## BRIEF
Go through the records and give each one again exactly, omitting the images.

## Collected data entries
------------------------------------------------------------
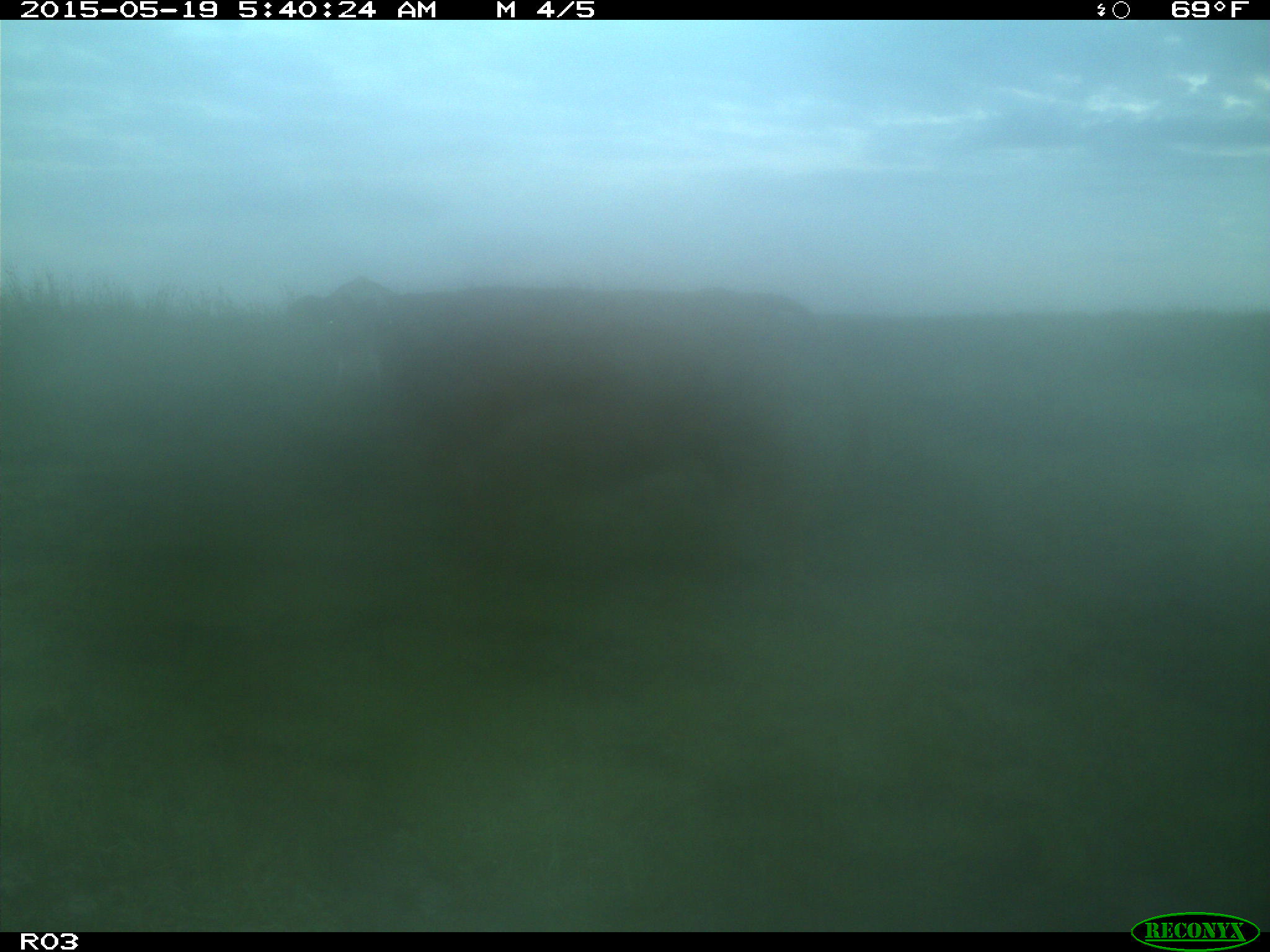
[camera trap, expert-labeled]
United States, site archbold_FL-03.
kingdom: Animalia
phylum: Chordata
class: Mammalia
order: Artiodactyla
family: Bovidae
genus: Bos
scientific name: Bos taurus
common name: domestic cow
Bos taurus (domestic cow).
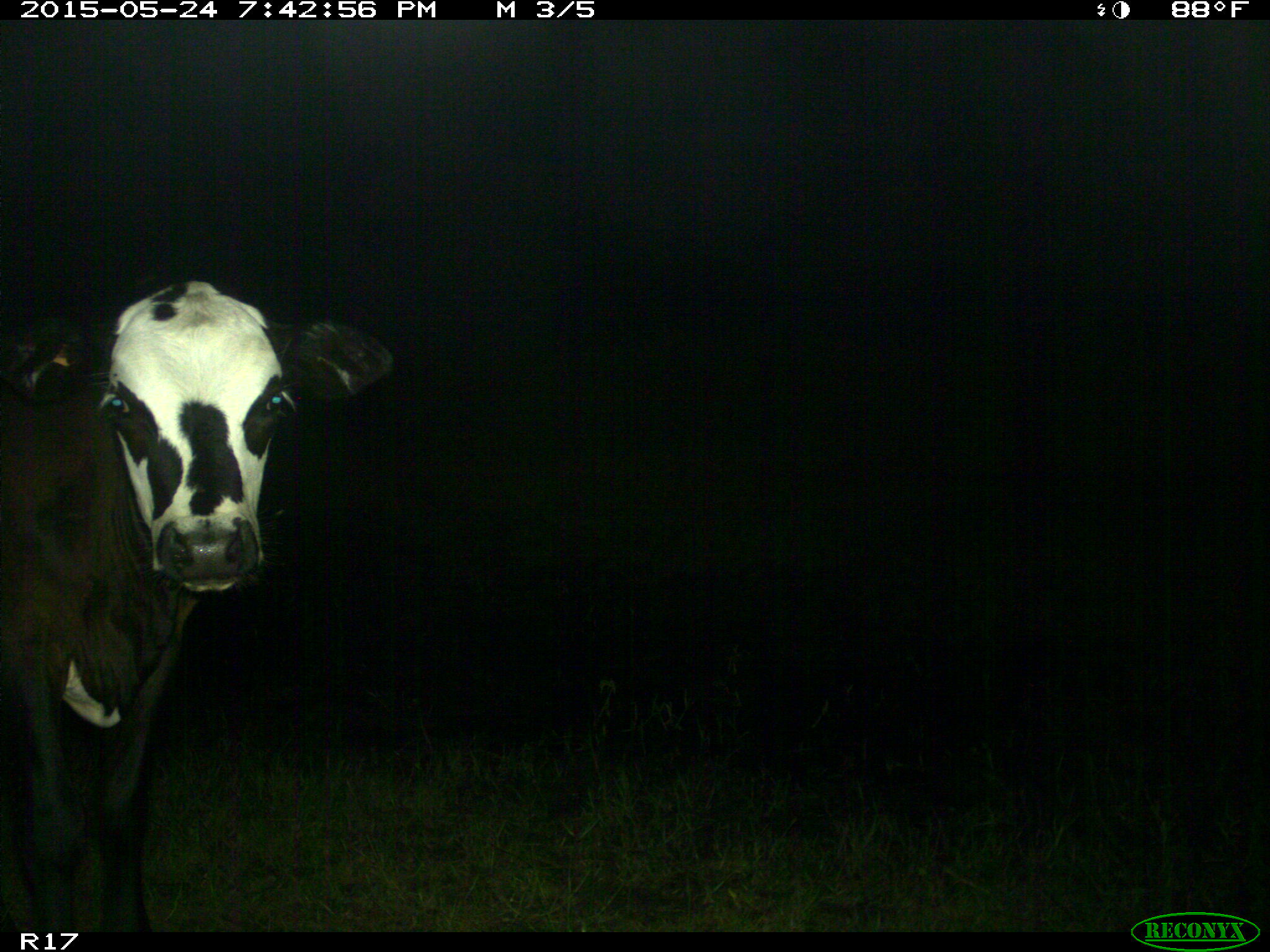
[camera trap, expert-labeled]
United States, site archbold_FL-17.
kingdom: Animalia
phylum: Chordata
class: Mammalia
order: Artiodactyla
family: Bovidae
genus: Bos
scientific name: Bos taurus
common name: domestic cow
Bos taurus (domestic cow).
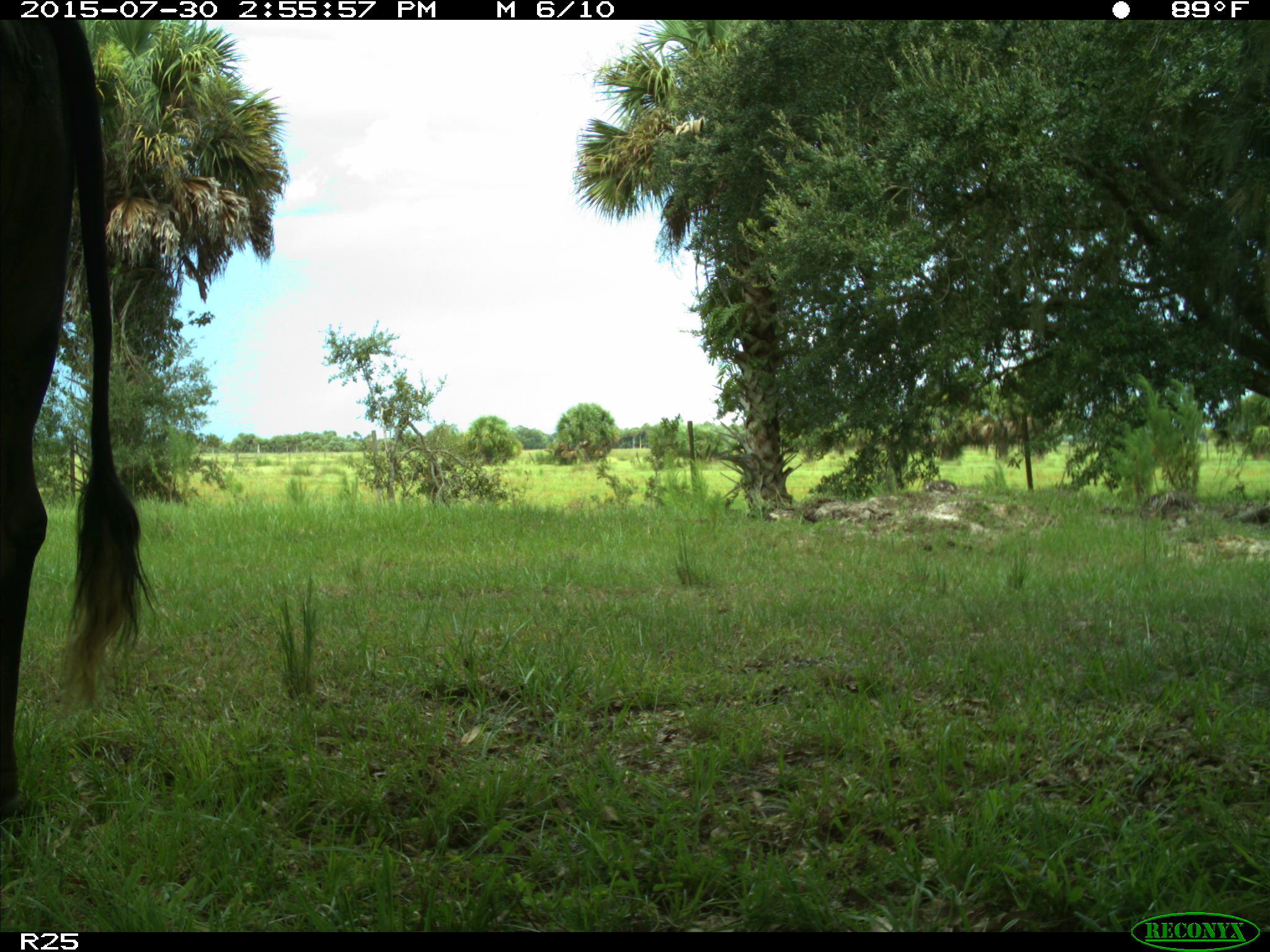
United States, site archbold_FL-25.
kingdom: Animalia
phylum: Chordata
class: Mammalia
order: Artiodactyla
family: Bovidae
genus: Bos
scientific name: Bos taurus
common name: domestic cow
------------------------------------------------------------
## TASK OUTPUT
[camera trap, expert-labeled]
United States, site archbold_FL-03.
kingdom: Animalia
phylum: Chordata
class: Mammalia
order: Artiodactyla
family: Bovidae
genus: Bos
scientific name: Bos taurus
common name: domestic cow
Bos taurus (domestic cow).
[camera trap, expert-labeled]
United States, site archbold_FL-17.
kingdom: Animalia
phylum: Chordata
class: Mammalia
order: Artiodactyla
family: Bovidae
genus: Bos
scientific name: Bos taurus
common name: domestic cow
Bos taurus (domestic cow).
United States, site archbold_FL-25.
kingdom: Animalia
phylum: Chordata
class: Mammalia
order: Artiodactyla
family: Bovidae
genus: Bos
scientific name: Bos taurus
common name: domestic cow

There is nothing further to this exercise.